From: "David B. Benson" <[EMAIL PROTECTED]>
Newsgroups: gmane.science.general.global-change
To: "globalchange" <[email protected]>
Sent: Friday, October 31, 2008 5:59 PM
Subject: [Global Change: 2964] Re: The Flawed Economics of Nuclear Power
>
>> Subject: [Global Change: 2962] Re: The Flawed Economics of Nuclear Power
>
> From the Ethree study commissioned by the State of California and
> recently released:
>
> Busbar (generation) cost in cents per kilowatt-hour in 2008 dollars:
>
> Biogas: 8.552
> Wind: 8.910
> Gas Combined Cycle: 9.382
> Geothermal: 10.182
> Hydroelectric: 10.527
> Coal Supercritical: 10.554
> Coal Integrated Gasification Combined Cycle (IGCC): 11.481
> Solar thermal: 12.653
> Nuclear: 15.316
> Biomass: 16.485
> Coal IGCC with Carbon Capture & Storage (IGCC with CCS): 17.317
>
Numbers speak volumes, but we should take care when generalizing from a
single data point. E3 estimates that California has the highest nuclear
busbar cost in the western region (15.6) compared with Montana (13.4),
Colorado (12.8), Wyoming (12.2). California is not a representative sample
when pondering how to power the Chicago Metro Transit Trains, or the
Caterpillar plant in Peoria, for example.
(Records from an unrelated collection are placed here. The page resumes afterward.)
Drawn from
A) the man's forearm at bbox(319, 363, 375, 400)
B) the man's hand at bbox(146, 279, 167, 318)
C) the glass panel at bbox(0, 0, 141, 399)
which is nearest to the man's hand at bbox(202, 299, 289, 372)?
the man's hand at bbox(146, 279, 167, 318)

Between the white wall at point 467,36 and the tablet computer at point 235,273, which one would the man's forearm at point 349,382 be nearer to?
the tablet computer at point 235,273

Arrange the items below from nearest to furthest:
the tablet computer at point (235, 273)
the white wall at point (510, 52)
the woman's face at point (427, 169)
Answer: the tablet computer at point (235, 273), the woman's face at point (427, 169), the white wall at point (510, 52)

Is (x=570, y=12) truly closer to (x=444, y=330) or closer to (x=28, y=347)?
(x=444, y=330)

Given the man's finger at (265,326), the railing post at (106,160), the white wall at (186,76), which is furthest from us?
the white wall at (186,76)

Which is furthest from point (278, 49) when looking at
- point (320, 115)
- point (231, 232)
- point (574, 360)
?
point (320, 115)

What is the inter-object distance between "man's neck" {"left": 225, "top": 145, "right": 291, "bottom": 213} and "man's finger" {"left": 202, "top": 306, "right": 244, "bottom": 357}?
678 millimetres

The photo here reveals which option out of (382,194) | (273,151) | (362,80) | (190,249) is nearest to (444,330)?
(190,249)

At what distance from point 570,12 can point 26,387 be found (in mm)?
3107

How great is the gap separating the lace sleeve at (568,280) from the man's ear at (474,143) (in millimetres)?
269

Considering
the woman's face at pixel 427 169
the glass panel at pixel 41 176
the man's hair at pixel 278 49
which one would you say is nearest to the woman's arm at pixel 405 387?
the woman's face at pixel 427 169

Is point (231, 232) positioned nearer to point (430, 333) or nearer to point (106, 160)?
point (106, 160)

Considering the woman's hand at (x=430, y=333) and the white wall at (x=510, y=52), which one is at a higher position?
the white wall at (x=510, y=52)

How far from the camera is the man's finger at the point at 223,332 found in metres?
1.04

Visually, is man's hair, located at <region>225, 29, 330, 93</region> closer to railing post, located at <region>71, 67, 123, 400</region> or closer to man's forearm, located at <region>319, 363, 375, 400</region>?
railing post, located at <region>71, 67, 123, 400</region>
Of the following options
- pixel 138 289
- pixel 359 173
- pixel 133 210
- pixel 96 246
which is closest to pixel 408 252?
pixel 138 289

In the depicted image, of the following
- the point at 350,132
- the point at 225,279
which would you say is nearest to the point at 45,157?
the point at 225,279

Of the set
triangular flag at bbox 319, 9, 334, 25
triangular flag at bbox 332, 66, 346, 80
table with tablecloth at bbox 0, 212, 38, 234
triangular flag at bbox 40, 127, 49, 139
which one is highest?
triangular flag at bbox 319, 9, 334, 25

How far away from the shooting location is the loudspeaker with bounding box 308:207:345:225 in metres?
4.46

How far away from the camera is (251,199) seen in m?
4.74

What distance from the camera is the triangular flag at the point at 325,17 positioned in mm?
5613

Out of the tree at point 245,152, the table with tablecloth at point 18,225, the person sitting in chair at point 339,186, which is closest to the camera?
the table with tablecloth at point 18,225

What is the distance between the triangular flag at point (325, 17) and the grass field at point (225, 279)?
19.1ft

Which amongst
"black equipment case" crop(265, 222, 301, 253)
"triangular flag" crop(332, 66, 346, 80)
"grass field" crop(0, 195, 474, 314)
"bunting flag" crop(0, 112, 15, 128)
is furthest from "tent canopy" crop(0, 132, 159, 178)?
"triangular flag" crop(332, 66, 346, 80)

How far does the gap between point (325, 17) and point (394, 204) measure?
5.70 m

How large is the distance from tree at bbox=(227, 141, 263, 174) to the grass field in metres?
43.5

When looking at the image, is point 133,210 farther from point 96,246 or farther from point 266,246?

In addition to geographic context, we should be aware that these prices are
also conditional on historical context: these are pre-CO2 pollution control
prices. If carbon control adds six cents to gas and supercritical coal like
it does to IGCC, then nuclear is in the neighborhood, and by some analyses
(like the CBO) it is the least-cost baseload generator under those
conditions.
The wind price is also context sensitive: on a grid with diverse fossil,
nuclear, and hydro generation, wind can nibble away ten or twenty percent
before intermittancy becomes an expensive threat to grid reliability.
Increasing wind beyond that will increase costs due to reliability
enhancements such as smart meters, compressed air storage or backup
generation. Transmission costs are also a consideration with wind, as well
as hydro and geothermal, where these resources tend to be concentrated at
great distances from load centers. Adding reliability and transmission to
busbar costs, nuclear compares more favorably.